That is a small entry.  But I don't understand that when it
returned the -1, the page_is_ram function was not used instead?
Or am I missing something?

-	/* If could not be identified(-1), check page by page */
-	if (ram_region < 0) {
-		pfn      = phys_addr >> PAGE_SHIFT;
-		last_pfn = last_addr >> PAGE_SHIFT;
-		if (walk_system_ram_range(pfn, last_pfn - pfn + 1, NULL,

>> Also, I didn't know that
>> IOREMAP'd addresses were allowed to be on non-page boundaries?
> 
> Yes, that is allowed.  Here is a comment in __ioremap_caller(). 
> 
>  * NOTE! We need to allow non-page-aligned mappings too: we will
> obviously
>  * have to convert them into an offset in a page-aligned mapping, but
> the
>  * caller shouldn't need to know that small detail.

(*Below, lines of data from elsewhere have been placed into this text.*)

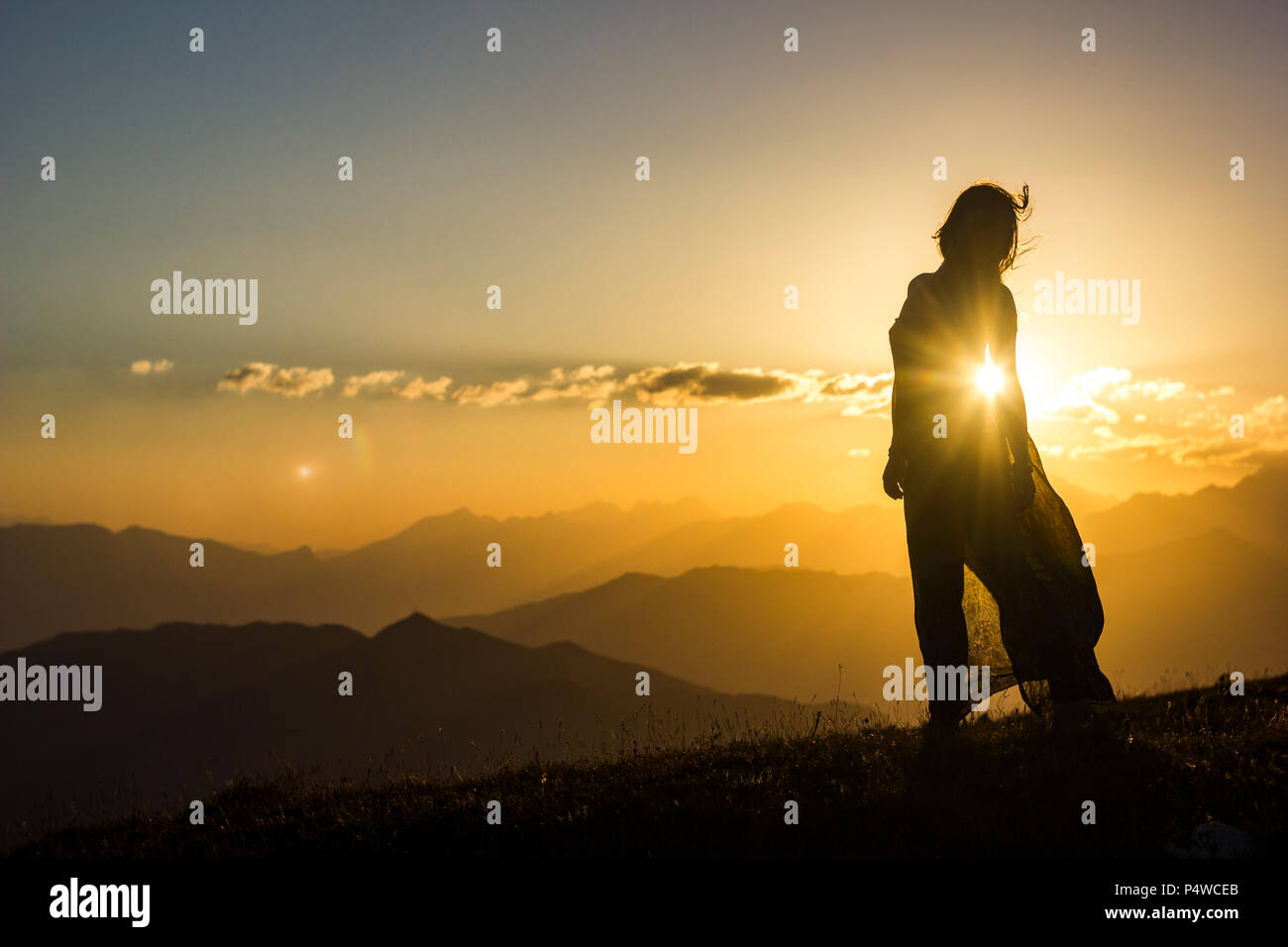 silhouete of girl in dress standing on grass in sunset mountains - Stock Image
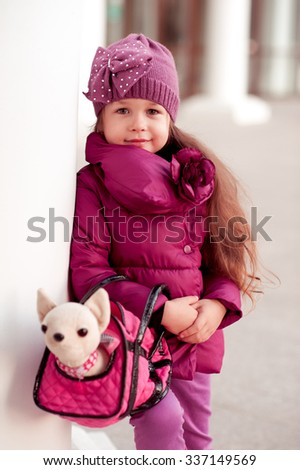 Smiling baby girl 3-4 year old holding toy pet in bag outdoors. Looking at camera. Wearing trendy winter jacket. Childhood.  - stock photo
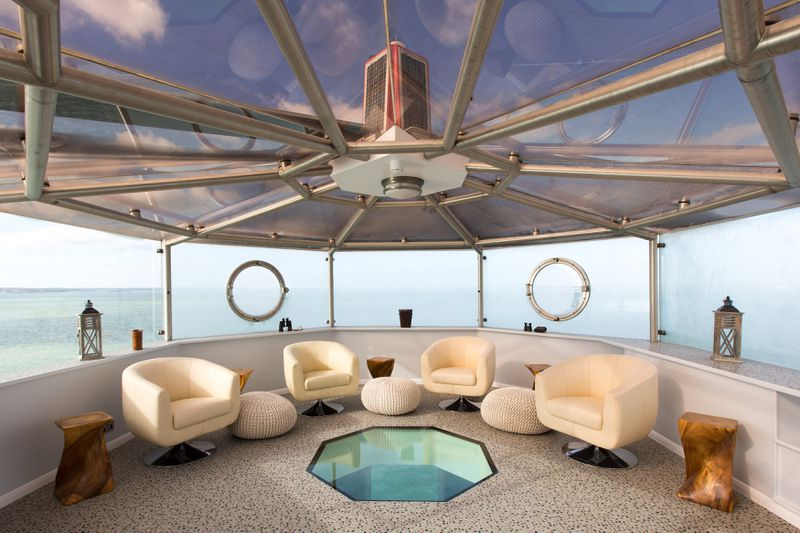 Interior lounge area with views of sea. There are four white arm chairs and windows in a lighthouse style room.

You're right, I forgot about that realignment.  The original
intent was to try to optimize and if that failed, fall back
to the original method.  I think this case would have been 
caught as well?

> 
>> Here's the comment and reason for the patches from Patch 0:
>>
>> <<<
>> We have a large university system in the UK that is experiencing
>> very long delays modprobing the driver for a specific I/O device.
>> The delay is from 8-10 minutes per device and there are 31 devices
>> in the system.  This 4 to 5 hour delay in starting up those I/O
>> devices is very much a burden on the customer.
>> ...
>> The problem was tracked down to a very slow IOREMAP operation and
>> the excessively long ioresource lookup to insure that the user is
>> not attempting to ioremap RAM.  These patches provide a speed up
>> to that function.
>>>>>
>>
>> The speed up was pretty dramatic, I think to about 15-20 minutes
>> (the test was done by our local CS person in the UK).  I think this
>> would prove the function was working since it would have fallen
>> back to the previous page_is_ram function and the 4 to 5 hour
>> startup.
> 
> I wonder how this test was conducted.  When the region_is_ram() change
> got in, the kernel already had the other speed up change (c81c8a1eeede),
> which had replaced page_is_ram().

The onsite system was not running the latest kernel (these large
system customers are very reluctant to disrupt their running
environments.)

> 
>> If there is a failure, it would be better for all to fix the specific
>> bug and not re-introduce the original problem.  Perhaps drop to
>> page is ram if the address is not page aligned?
> 
> walk_system_ram_range() is the one that has the issue with
> page-unaligned address.  region_is_ram() after fixed by patch 3/3 does
> not have this issue.  ioremap() does not call page_is_ram() anymore.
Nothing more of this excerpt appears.